Autrement dit, la durée moyenne de l’exil diminue en raison du grand nombre de nouveaux réfugiés. C’est donc le signe d’une aggravation de la crise.
3. On assiste en réalité à une hausse spectaculaire du nombre de réfugiés
Avec 19,5 millions de réfugiés dans le monde aujourd’hui, nous sommes bien au-dessus du précédent « record » atteint au début des années 90. On assiste depuis 2015 à un afflux massif de réfugiés qui fuient la guerre, l’instabilité ou l’oppression . Il s’agit surtout de Sud-Soudanais et de Rohingya (Myanmar), mais aussi de personnes en provenance de Syrie, d’Afghanistan, de Somalie, de la République démocratique du Congo, du Soudan, d’Iraq, d’Érythrée, ou encore de République centrafricaine. Cette hausse spectaculaire est la cause du déclin de la durée moyenne de l’exil.
4. Le nombre de réfugiés en situation d’exil prolongé augmente rapidement
Le nombre de réfugiés qui sont en exil depuis plus de 5 ans avoisine désormais les 10 millions, soit un niveau sans précédent depuis la fin de la Guerre froide. Il augmente rapidement, du fait de l’exil prolongé des premières et nombreuses vagues de réfugiés syriens. Comme nous l’avons vu précédemment, la présence d’un grand nombre de « nouveaux réfugiés en situation d’exil prolongé » se traduit automatiquement par une baisse des durées moyenne et médiane de l’exil pour cette catégorie, qui s’élèvent respectivement à 17 et 10 ans.
5. Quelles conséquences tirer de ces tendances ?

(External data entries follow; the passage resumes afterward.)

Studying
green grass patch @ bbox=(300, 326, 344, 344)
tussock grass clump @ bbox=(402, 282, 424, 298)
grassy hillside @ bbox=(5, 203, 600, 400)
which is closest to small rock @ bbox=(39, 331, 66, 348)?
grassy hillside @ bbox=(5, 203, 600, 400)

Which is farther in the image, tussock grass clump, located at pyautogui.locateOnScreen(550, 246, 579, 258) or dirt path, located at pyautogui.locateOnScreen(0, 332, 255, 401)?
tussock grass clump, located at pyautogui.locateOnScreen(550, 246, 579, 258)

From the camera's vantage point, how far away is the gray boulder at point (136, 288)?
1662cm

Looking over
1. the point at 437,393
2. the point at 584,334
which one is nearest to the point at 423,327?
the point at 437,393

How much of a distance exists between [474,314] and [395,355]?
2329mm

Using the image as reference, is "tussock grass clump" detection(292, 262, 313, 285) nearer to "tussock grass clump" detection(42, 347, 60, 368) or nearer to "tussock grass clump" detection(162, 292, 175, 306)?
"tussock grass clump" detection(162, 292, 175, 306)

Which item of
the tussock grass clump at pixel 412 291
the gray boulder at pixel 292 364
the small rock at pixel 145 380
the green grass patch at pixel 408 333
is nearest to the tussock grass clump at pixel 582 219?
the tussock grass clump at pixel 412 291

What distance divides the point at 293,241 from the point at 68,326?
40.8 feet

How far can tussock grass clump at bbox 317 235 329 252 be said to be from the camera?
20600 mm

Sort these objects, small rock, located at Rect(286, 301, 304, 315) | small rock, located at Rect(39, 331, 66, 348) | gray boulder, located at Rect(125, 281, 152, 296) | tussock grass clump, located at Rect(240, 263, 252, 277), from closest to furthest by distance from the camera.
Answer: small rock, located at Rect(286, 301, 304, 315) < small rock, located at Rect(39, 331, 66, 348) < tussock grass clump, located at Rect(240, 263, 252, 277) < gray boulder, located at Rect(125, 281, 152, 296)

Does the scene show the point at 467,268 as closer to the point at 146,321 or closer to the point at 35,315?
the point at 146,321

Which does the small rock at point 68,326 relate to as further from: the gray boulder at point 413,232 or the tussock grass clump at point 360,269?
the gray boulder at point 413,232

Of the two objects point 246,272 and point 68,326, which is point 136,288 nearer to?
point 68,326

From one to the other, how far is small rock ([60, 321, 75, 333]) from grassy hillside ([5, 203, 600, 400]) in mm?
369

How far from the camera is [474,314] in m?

En premier lieu, compte tenu du nombre record de réfugiés et de sa hausse rapide, il est indispensable d’accroître l’aide en direction de ces populations, ainsi que des communautés locales dans les pays d’accueil. En outre, pour garantir la pérennité du système international global de protection des réfugiés face à une crise d’une telle ampleur, il faut redoubler d’efforts pour assurer un meilleur partage des charges et responsabilités entre les pays.
En deuxième lieu, alors que le nombre de réfugiés en situation d’exil prolongé augmente également, il est indispensable d’ajuster les priorités, pour ne plus se focaliser seulement sur la réponse humanitaire mais aussi tenir compte des conséquences socio-économiques à moyen terme en menant des actions de développement.
En troisième lieu, il devient évident que, pour un nombre important de personnes en quête d’un refuge aujourd’hui, l’exil risque de durer longtemps. Aussi devons-nous apporter une réponse qui s’inscrive, d’emblée, dans la durée. Autrement dit, il faut penser en termes de développement même pendant la phase d’aide d’urgence.
Enfin, nos travaux mettent en lumière l’importance des données et d’un effort d’analyse rigoureux. On a besoin de données solides pour apporter une réponse appropriée. Mais il est également nécessaire de bien analyser les données, car certaines conclusions peuvent se révéler contre-intuitives. La baisse de la durée moyenne de l’exil des réfugiés, par exemple, est un exemple de fausse bonne nouvelle.